**Document extract:**
Thanks to the ongoing hard work of cannabis activists, the legal cannabis industry is spreading across the globe. The rise of the legal cannabis industry is being paralleled by an increase in newbies trying cannabis for the first time, and former consumers coming back to cannabis use after a long hiatus. Folks that fit those descriptions, including some patients, often prefer to start with an edible rather than inhale cannabis because of lung-related health concerns, which is understandable. In those instances, how much of a cannabis edible should people eat for the first time?
That seems like a straightforward question for cannabis consumption veterans, yet, it can be a daunting question for someone that is trying to take the leap for the first time. What many people in this situation fail to realize is that edibles can be trickier to deal with compared to inhaling cannabis due to how long it takes for a cannabis edible to kick in. To learn more about how long a cannabis ‘high’ lasts when someone eats cannabis versus inhaling cannabis, check out a previous article that we posted on the topic.
Start Low And Slow With Cannabis Edibles
If there is one piece of advice that you should always have in your mind when consuming cannabis edibles is that you should start low and slow. By that, we mean to start with a very low THC dosage and wait to see how you handle the potential effects. You can always eat more of a cannabis edible to try to yield more effects, however, if you get too high it can lead to a very uncomfortable experience. To learn more about what to do if you get too high from cannabis, check out a previous article that we posted on the topic.
How Are Cannabis Edible Dosage Levels Measured?
Cannabis edibles can contain many cannabinoids. The most important one from an intoxication standpoint is THC. In legal jurisdictions, THC is measured in milligrams, with commonly suggested dosage levels ranging from 5-10 mg. For veteran consumers, 5-10 mg is likely not enough to yield the desired effect. For newbies and returners, 5-10 mg can often be too much.
Different people have different tolerance levels, so starting out with just a piece of an edible that contains 5-10 mg of cannabis is a solid approach. If you feel nothing after an hour, eat more and wait another hour. Repeat the process until you find the right dosage level for your needs.
Couple THC With CBD
If you visit a reputable cannabis dispensary, you will likely see edibles that contain both THC and CBD. For instance, products that are 1:1 (meaning 1 mg of THC for every 1 mg of CBD) are very popular with newbies and returners because the CBD somewhat ‘offsets’ the THC, and people can therefore enjoy more of the edible than if it only contained THC.
If you live in a jurisdiction where regulated cannabis dispensaries do not yet exist, and you have access to unregulated edibles, proceed with caution. Being that most unregulated edibles have no THC estimate tied to them (or an inaccurate one), it’s very tough to know what to expect when you eat them.
That is not to say that they can’t be of the highest quality (no pun intended), however, there’s a fine line when you are first starting out between ‘this is great’ and ‘I did not want to be this high.’ It’s much more difficult to determine where that line is with unregulated edibles.

**Records provided:**

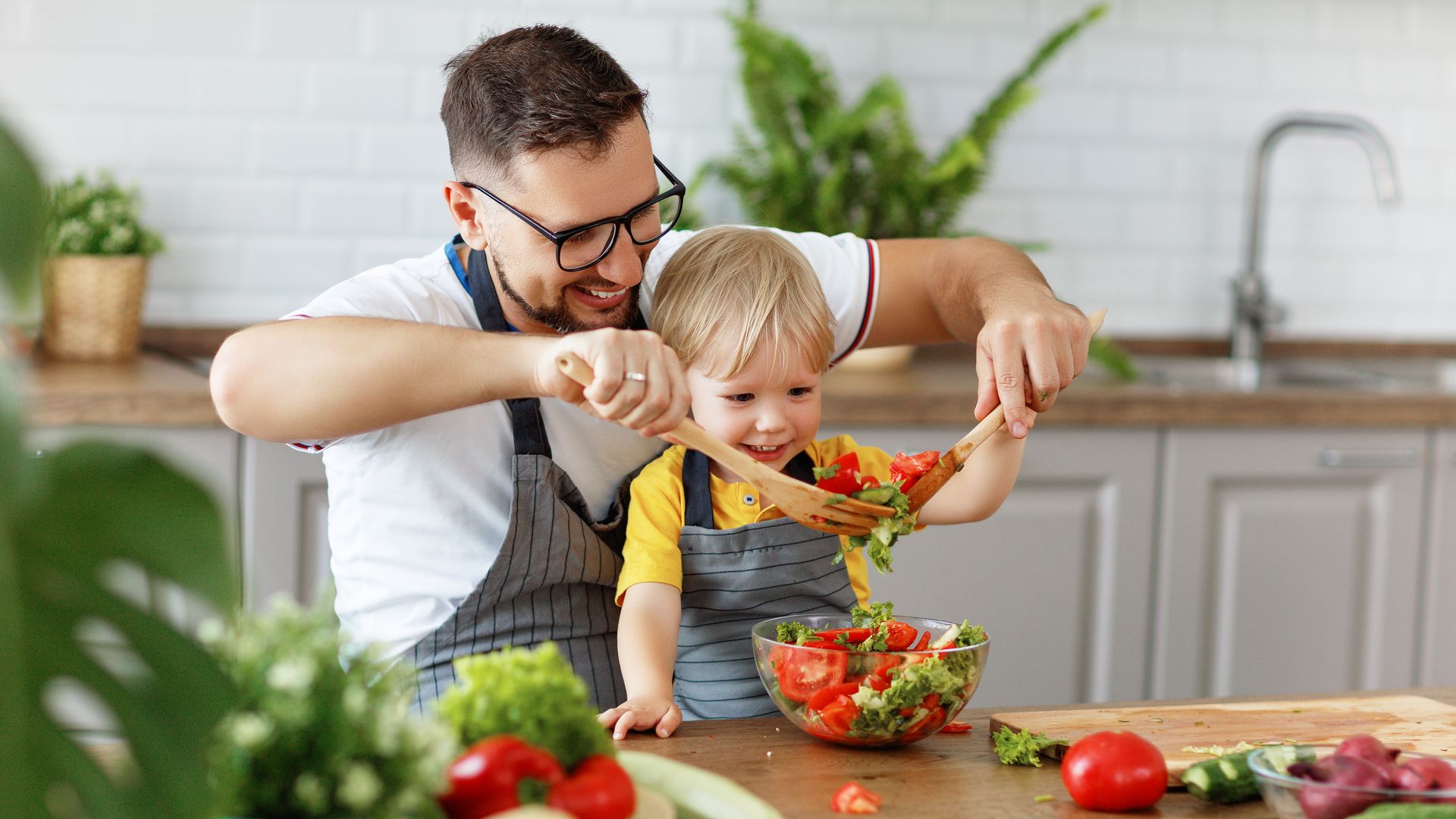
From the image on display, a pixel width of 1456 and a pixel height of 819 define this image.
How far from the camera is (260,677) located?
0.68 m

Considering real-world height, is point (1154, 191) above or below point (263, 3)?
below

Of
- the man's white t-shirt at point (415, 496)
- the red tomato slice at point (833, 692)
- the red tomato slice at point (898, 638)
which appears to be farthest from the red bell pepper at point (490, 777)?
the man's white t-shirt at point (415, 496)

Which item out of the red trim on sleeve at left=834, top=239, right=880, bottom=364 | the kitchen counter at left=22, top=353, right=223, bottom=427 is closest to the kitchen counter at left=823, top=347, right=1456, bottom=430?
the red trim on sleeve at left=834, top=239, right=880, bottom=364

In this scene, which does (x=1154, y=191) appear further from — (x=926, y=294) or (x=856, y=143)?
(x=926, y=294)

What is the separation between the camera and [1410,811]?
876mm

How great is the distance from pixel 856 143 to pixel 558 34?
4.63 ft

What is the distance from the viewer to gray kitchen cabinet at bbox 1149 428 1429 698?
2658 mm

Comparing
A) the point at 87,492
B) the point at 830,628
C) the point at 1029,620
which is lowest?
the point at 1029,620

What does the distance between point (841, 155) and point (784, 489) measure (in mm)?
1721

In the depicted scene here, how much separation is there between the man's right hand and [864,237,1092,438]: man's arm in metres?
0.39

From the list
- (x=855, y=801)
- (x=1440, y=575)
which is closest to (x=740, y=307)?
(x=855, y=801)

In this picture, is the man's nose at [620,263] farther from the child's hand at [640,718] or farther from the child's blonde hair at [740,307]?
the child's hand at [640,718]

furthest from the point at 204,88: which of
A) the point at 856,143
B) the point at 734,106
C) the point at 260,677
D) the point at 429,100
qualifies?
the point at 260,677

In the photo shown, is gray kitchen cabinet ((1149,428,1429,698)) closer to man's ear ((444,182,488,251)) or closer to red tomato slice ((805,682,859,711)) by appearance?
man's ear ((444,182,488,251))
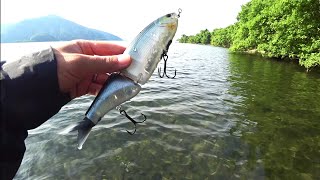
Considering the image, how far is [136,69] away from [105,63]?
1.22ft

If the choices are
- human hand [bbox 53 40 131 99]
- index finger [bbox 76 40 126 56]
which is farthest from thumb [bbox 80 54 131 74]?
index finger [bbox 76 40 126 56]

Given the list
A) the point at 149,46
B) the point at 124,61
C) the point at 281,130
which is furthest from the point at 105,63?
the point at 281,130

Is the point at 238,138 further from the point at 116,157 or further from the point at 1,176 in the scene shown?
the point at 1,176

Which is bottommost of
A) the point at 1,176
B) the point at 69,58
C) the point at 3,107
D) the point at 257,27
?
the point at 1,176

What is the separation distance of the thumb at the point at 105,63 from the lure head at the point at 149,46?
7cm

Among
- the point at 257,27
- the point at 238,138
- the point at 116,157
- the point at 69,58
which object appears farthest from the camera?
the point at 257,27

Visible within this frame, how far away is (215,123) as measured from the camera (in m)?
10.1

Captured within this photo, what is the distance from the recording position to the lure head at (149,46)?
104 inches

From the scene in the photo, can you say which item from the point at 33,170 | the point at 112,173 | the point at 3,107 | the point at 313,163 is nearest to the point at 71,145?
the point at 33,170

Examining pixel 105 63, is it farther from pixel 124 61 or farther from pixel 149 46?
pixel 149 46

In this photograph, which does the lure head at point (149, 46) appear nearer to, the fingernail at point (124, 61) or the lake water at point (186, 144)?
the fingernail at point (124, 61)

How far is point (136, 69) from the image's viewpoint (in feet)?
9.04

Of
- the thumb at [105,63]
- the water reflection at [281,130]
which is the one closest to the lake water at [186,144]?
the water reflection at [281,130]

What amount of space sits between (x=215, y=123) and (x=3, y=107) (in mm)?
8796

**What the task requires:**
Rewrite the passage of the cannabis edibles article between "Start Low And Slow With" and "Dosage Levels Measured?", inclusive, replacing "uncomfortable experience" with "unpleasant experience".

**Response to the exercise:**
Start Low And Slow With Cannabis Edibles
If there is one piece of advice that you should always have in your mind when consuming cannabis edibles is that you should start low and slow. By that, we mean to start with a very low THC dosage and wait to see how you handle the potential effects. You can always eat more of a cannabis edible to try to yield more effects, however, if you get too high it can lead to a very unpleasant experience. To learn more about what to do if you get too high from cannabis, check out a previous article that we posted on the topic.
How Are Cannabis Edible Dosage Levels Measured?